Work task 1:
Answer these questions from the Gyeongju and Andong tour itinerary.
(a) On what dates does the program take place?
(b) At which hotel do participants check in on the first night?
(c) What dish is served at lunch at Hahoe Mokseokwon Garden?
Work task 2: Write the next part of the Gyeongju and Andong tour itinerary, starting after its final sentence.

Supplied text:
The Exploration of the Gyeongju Historic Area
– UNESCO World Heritage: Intangible Cultural Heritage of Humanity, Taekkyeon
– Date: September 15(Sat) ~ September 16(Sun). 2018
– Location: Gyeongju, Andong
1) Gyeongju National Museum
2) Daereungwon Tomb Complex
3) Cheonmachong Tomb
4) Cheomseongdae Observatory
5) Donggung Palace and Wolji Pond
6) Hahoe Mask Museum
7) Andong Hahoe Village
8) Hahoe Mask Dance Drama Performance – Hahoe Byeolsingut Tanori
|08:20 ~ 13:00||∙ Seoul → Gyeongju|
|13:00 ~ 14:00||∙ Lunch at Ipungnyeo GuroSsambap (Set Menu with Leaf Wraps and Rice)|
|14:00 ~ 14:30||∙ Restaurant → Gyeongju National Museum|
|14:30 ~ 15:40||∙ Exhibition tour (Outdoor Exhibition: Divine Bell of King Seongdeok, Silla History Gallery)|
|15:40 ~ 16:20||∙ Site of preservation treatment tour|
|16:20 ~ 16:30||∙ Gyeongju National Museum → Daereungwon Tomb Complex|
|16:30 ~ 17:10||∙ Daereungwon Tomb Complex, Cheonmachong Tomb tour|
|17:10 ~ 17:40||∙ Daereungwon Tomb Complex → Restaurant|
|17:40 ~ 19:00||∙ Dinner at Youngnam Sikyuk Sikdang (Grilled Hanwoo/Handon, Korean beef and pork)|
|19:00 ~ 19:30||∙ Restaurant → Cheomseongdae Observatory|
|19:30 ~ 20:30||∙ Cheomseongdae Observatory, Donggung Palace and Wolji Pond tour|
|21:00||∙ Check in at The K Hotel, Gyeongju|
|07:30 ~ 08:50||∙ Hotel breakfast and check-out|
|09:00 ~ 11:00||∙ Hotel → Andong|
|11:00 ~ 12:00||∙ Hahoe Mask making and Hahoe Mask Museum tour|
|12:00 ~ 12:05||∙ Hahoe Mask Museum Restaurant|
|12:05 ~ 13:00||∙ Lunch at Hahoe Mokseokwon Garden (Andong Jjimdak, braised chicken)|
|13:00 ~ 13:05||∙ Restaurant → Andong Hahoe Village|
|13:05 ~ 14:00||∙ Andong Hahoe Village tour|
|14:00 ~ 15:00||∙ Hahoe Mask Dance Drama Performance – Hahoe Byeolsingut Tallori|
|15:00 ~ 18:30||∙ Andong → Seoul|
UNESCO WORLD HERITAGE PROGRAM BOOKLET
PURPOSE OF THE PROGRAM
To feel the thousand years of history and culture of Silla in affiliation with the Gyeongju National Museum and Gyeongju Historic Area.

Data block:

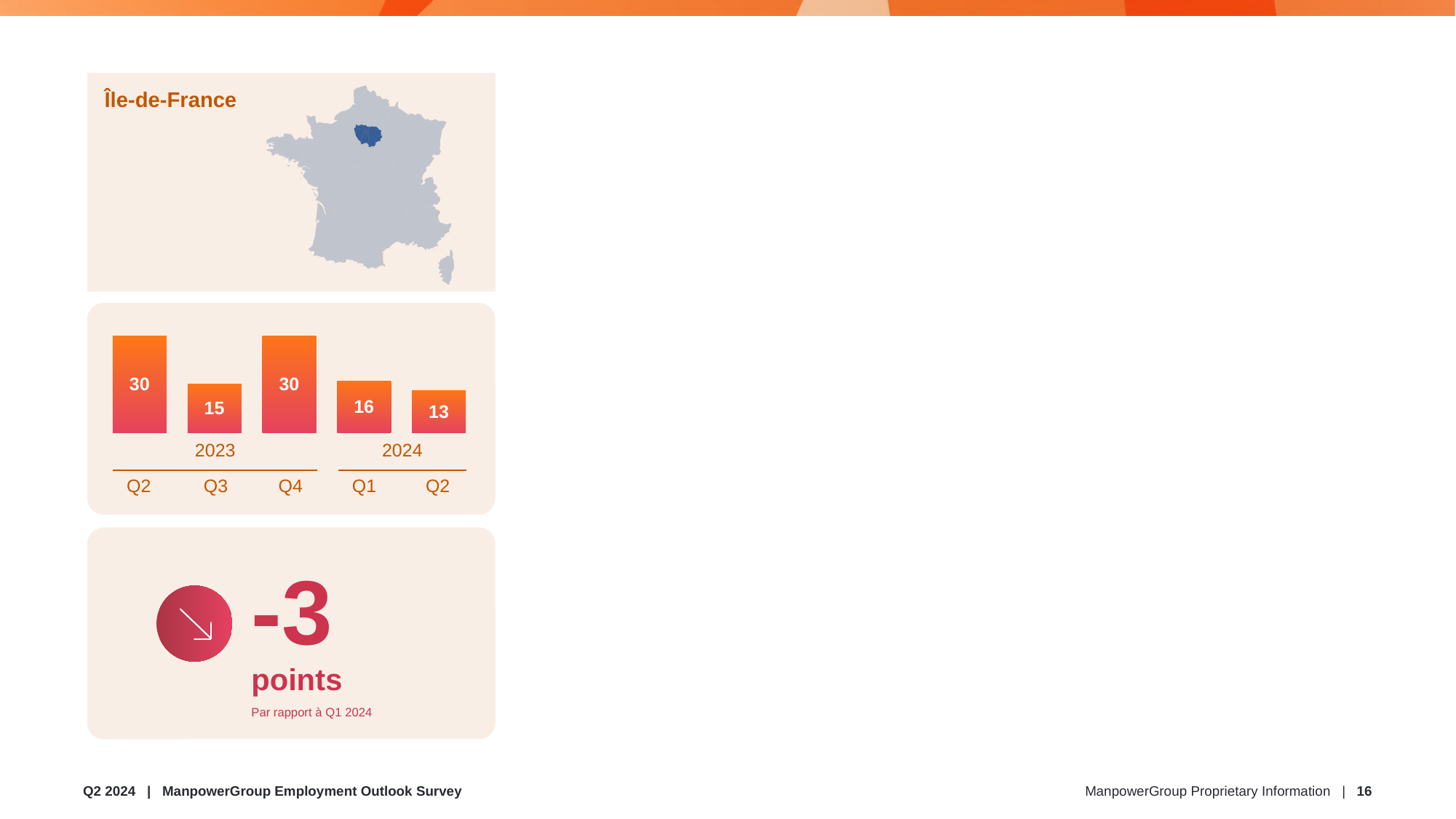
What is the value for Q2 2024 in the Île-de-France bar chart? 13 What change in points compared to Q1 2024 is highlighted on the slide for Île-de-France? -3 points Which is larger in the Île-de-France bar chart, the value for Q3 2023 or Q1 2024? Q1 2024 What is the value for Q3 2023 in the Île-de-France bar chart? 15 Do the values in the Île-de-France bar chart rise or fall from Q1 2024 to Q2 2024? Fall What kind of chart is used to show the quarterly values for Île-de-France? Bar chart How many quarters are shown in the Île-de-France bar chart? 5 Which quarter has the lowest value in the Île-de-France bar chart? Q2 2024 What is the value for Q1 2024 in the Île-de-France bar chart? 16 What is the difference between the Q4 2023 and Q3 2023 values in the Île-de-France bar chart? 15 What is the difference between the Q1 2024 and Q2 2024 values in the Île-de-France bar chart? 3 What is the value for Q2 2023 in the Île-de-France bar chart? 30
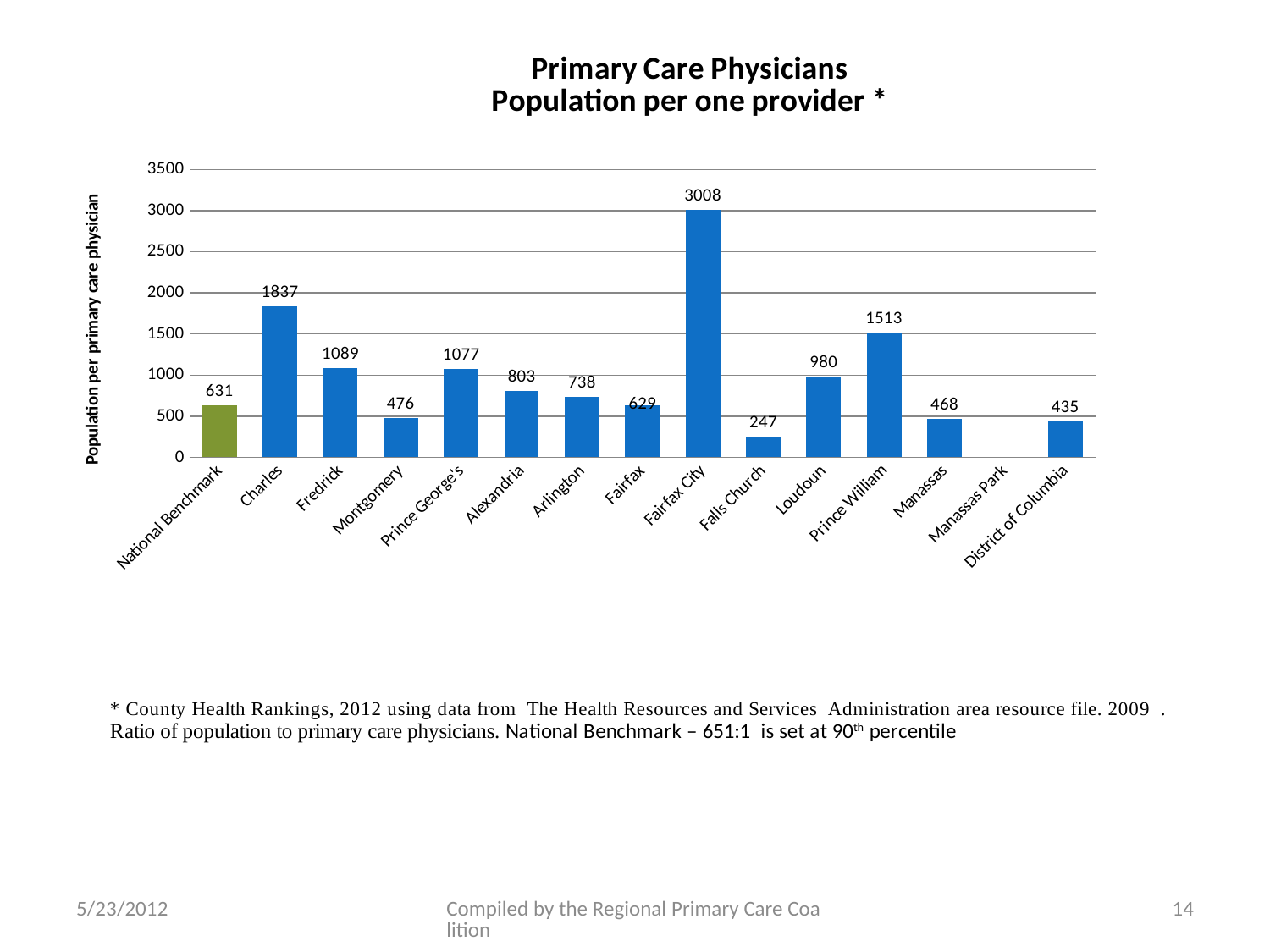
Which category has the highest value? Fairfax City Which is larger, the value for Loudoun or the value for Alexandria? Loudoun What is the difference between the values for Fairfax City and Prince William? 1495 Is the value for Arlington greater or less than 500? greater How many category labels are shown on the x axis? 15 What is the title of the y axis? Population per primary care physician Which category has the shortest bar? Falls Church What kind of chart is shown on the slide? bar chart What is the difference between the values for Charles and the National Benchmark? 1206 What is the value for Fairfax City? 3008 What is the value for the National Benchmark bar? 631 What is the value for Prince William? 1513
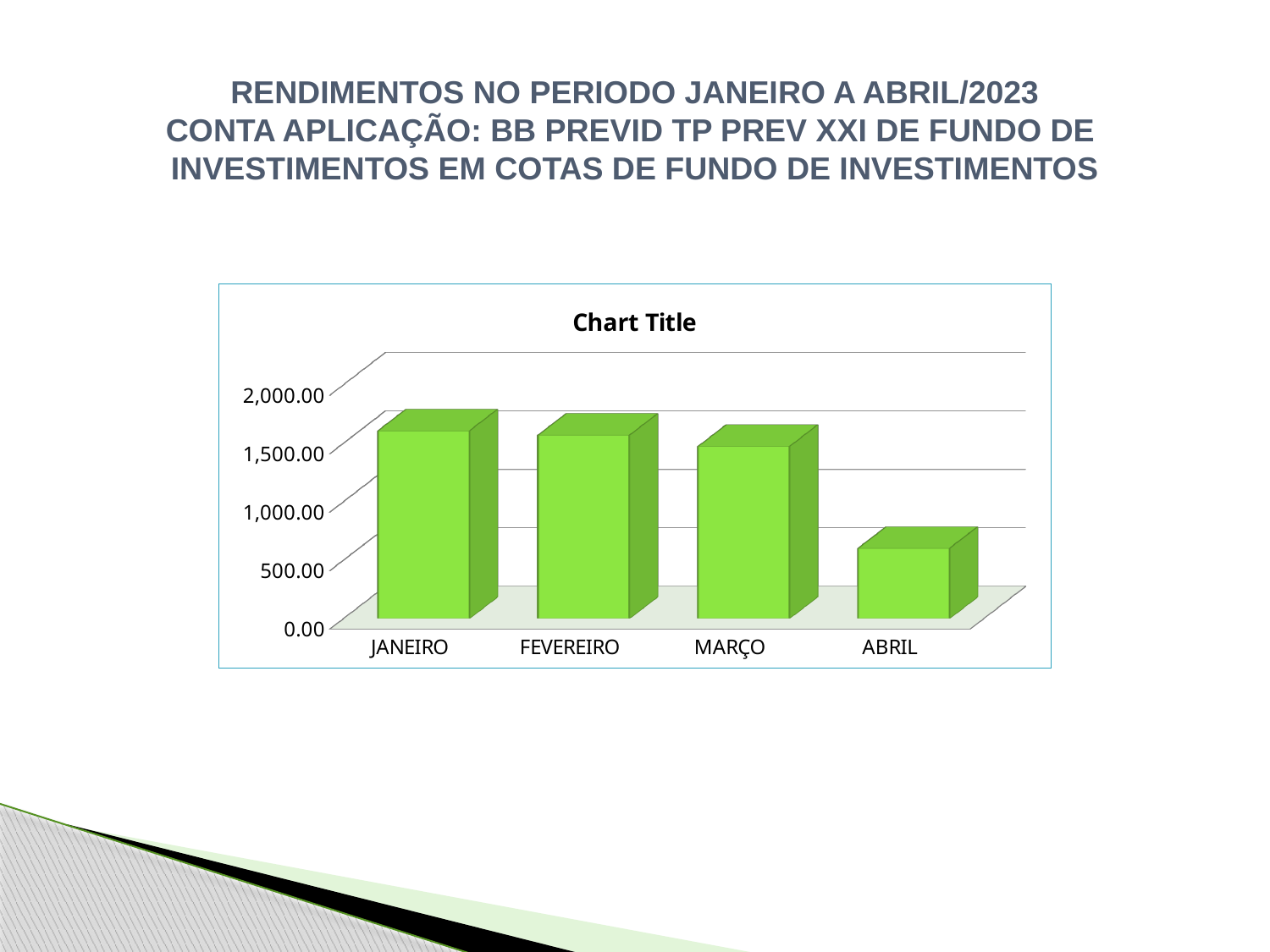
Is the value for FEVEREIRO greater or less than 1,000.00? greater Is the value for ABRIL greater or less than 500.00? greater Do the values rise or fall from JANEIRO to ABRIL along the x axis? fall Is the value for JANEIRO greater or less than 1,500.00? greater What title is printed above the chart's plot area? Chart Title Which is larger, the value for MARÇO or the value for ABRIL? MARÇO How many categories are plotted on the x axis of the chart? 4 Which is larger, the value for JANEIRO or the value for ABRIL? JANEIRO What kind of chart is shown on the slide? bar chart Which month has the lowest value in the chart? ABRIL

Expected output 1:
(a) September 15 (Sat) to September 16 (Sun), 2018.
(b) The K Hotel, Gyeongju.
(c) Andong Jjimdak, braised chicken.

Expected output 2:
To visit Andong Hahoe Village, a representative historical village in Korea, to enhance understanding of Korean culture through the experience of Korean traditional culture combined with Confucianism
The Gyeongju National Museum (국립경주박물관)
The Gyeongju National Museum, dedicated to the preservation of historical artifacts of Silla, is one of Korea’s largest and most prestigious museums. The Gyeongju bran ch of the National Museum of Korea opened in 1945, the Gyeongju National Museum moved to its current location at the heart of the ancient capital of Silla in 1975.
Situated within the historic part of Gyeongju listed as a World Heritage Site by UNESCO, the Gyeongju National Museum lies close to some of Korea’s major historical attractions. Among the latter are Wolseong Fortress, once the site of a Silla palace, Wolji, Daereungwon Park, home to Silla’s royal tombs, and the ruins of Hwangnyongsa Temple Site. The museum also faces Namsan Mountain, which lies to the south and is much admired as a sanctuary of K Korean Buddhist art.
The museum offers three permanent exhibition galleries including the Silla History Gallery, Silla Art Gallery and Wolji Gallery, and one Special Exhibition Gallery for feature programs. Meanwhile, a variety of exhibits such as Divine Bell of King Seongdeok and the Three-Story Stone Stupa from Goseonsa Temple Site are on display in its Outdoor Exhibition area.
The Gyeongju National Museum also offers abundant resources for children. In addition to the Children’s Museum, the museum operates a museum school, which has introduced tens of thousands of young children to the joy of museum-going over its 60 years of existence.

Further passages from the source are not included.